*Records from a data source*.
* * * * * * * * *
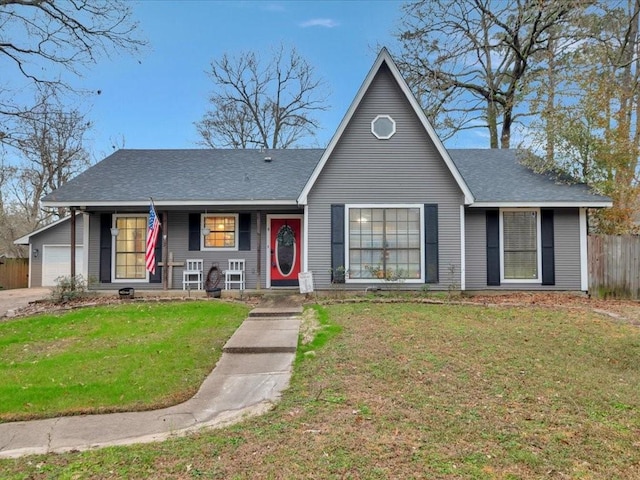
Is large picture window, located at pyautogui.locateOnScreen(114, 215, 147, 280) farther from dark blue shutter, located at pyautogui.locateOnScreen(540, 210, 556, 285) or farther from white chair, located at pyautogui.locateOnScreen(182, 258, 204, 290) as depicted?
dark blue shutter, located at pyautogui.locateOnScreen(540, 210, 556, 285)

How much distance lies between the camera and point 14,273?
21.0 metres

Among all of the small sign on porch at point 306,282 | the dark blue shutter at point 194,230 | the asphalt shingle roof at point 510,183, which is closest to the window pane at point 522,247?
the asphalt shingle roof at point 510,183

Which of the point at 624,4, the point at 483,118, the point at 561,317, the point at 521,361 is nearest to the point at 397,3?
the point at 483,118

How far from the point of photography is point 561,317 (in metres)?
8.22

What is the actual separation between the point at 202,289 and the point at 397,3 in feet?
55.8

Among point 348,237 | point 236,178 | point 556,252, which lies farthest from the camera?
point 236,178

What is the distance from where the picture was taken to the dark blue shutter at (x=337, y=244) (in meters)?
10.8

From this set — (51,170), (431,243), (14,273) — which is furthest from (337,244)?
(51,170)

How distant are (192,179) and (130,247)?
2792 mm

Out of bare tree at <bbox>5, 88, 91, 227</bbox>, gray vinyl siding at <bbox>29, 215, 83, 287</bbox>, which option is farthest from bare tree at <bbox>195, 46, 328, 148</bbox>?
gray vinyl siding at <bbox>29, 215, 83, 287</bbox>

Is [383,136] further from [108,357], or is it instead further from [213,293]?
[108,357]

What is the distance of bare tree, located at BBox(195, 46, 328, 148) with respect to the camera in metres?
28.1

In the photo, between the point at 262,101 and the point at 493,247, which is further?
the point at 262,101

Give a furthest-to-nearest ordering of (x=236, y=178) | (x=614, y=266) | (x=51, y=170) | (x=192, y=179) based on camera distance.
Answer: (x=51, y=170) < (x=236, y=178) < (x=192, y=179) < (x=614, y=266)
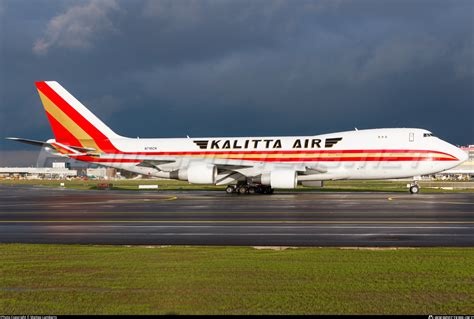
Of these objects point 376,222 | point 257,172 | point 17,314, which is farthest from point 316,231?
point 257,172

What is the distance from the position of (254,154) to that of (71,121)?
18201 millimetres

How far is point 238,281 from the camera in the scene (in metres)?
10.0

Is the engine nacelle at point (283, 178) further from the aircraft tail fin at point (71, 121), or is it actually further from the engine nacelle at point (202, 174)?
the aircraft tail fin at point (71, 121)

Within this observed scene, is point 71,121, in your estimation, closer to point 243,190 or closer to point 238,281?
point 243,190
* * * * * * * * *
*PROBLEM DETAILS*.
Give every line of the listing above as a numbered list, omitting blank lines and leaving out the pictures.

*FINISHED EXERCISE*.
1. Is large picture window, located at pyautogui.locateOnScreen(114, 215, 147, 280) farther from dark blue shutter, located at pyautogui.locateOnScreen(540, 210, 556, 285) or farther from white chair, located at pyautogui.locateOnScreen(182, 258, 204, 290) as depicted?
2. dark blue shutter, located at pyautogui.locateOnScreen(540, 210, 556, 285)
3. How much distance lies between the camera and point 14,273?
4. 21.0 metres
5. Among all of the small sign on porch at point 306,282 | the dark blue shutter at point 194,230 | the asphalt shingle roof at point 510,183, which is closest to the window pane at point 522,247?
6. the asphalt shingle roof at point 510,183
7. Which of the point at 624,4, the point at 483,118, the point at 561,317, the point at 521,361 is nearest to the point at 397,3?
8. the point at 483,118
9. How far from the point of photography is point 561,317 (in metres)?
10. 8.22
11. What is the actual separation between the point at 202,289 and the point at 397,3 in feet?
12. 55.8
13. Among point 348,237 | point 236,178 | point 556,252, which lies farthest from the camera?
14. point 236,178
15. What is the distance from where the picture was taken to the dark blue shutter at (x=337, y=244) (in meters)?
16. 10.8
17. From this set — (51,170), (431,243), (14,273) — which is furthest from (337,244)?
18. (51,170)
19. How distant are (192,179) and (130,247)?
20. 2792 mm
21. Out of bare tree at <bbox>5, 88, 91, 227</bbox>, gray vinyl siding at <bbox>29, 215, 83, 287</bbox>, which option is farthest from bare tree at <bbox>195, 46, 328, 148</bbox>?
22. gray vinyl siding at <bbox>29, 215, 83, 287</bbox>
23. Is [383,136] further from [108,357], or is it instead further from [213,293]?
24. [108,357]
25. What is the distance of bare tree, located at BBox(195, 46, 328, 148) with respect to the camera in metres?
26. 28.1
27. In the photo, between the point at 262,101 and the point at 493,247, which is further?
28. the point at 262,101
29. Give a furthest-to-nearest ordering of (x=236, y=178) | (x=614, y=266) | (x=51, y=170) | (x=192, y=179) based on camera distance.
30. Answer: (x=51, y=170) < (x=236, y=178) < (x=192, y=179) < (x=614, y=266)
31. Of these objects point 376,222 | point 257,172 | point 17,314, which is farthest from point 316,231?
32. point 257,172
33. What is the distance from the position of (254,154) to that of (71,121)?
34. 18201 millimetres
35. How far is point 238,281 from the camera in the scene (in metres)?
36. 10.0
37. Is the engine nacelle at point (283, 178) further from the aircraft tail fin at point (71, 121), or is it actually further from the engine nacelle at point (202, 174)?
38. the aircraft tail fin at point (71, 121)
39. Within this observed scene, is point 71,121, in your estimation, closer to point 243,190 or closer to point 238,281?
40. point 243,190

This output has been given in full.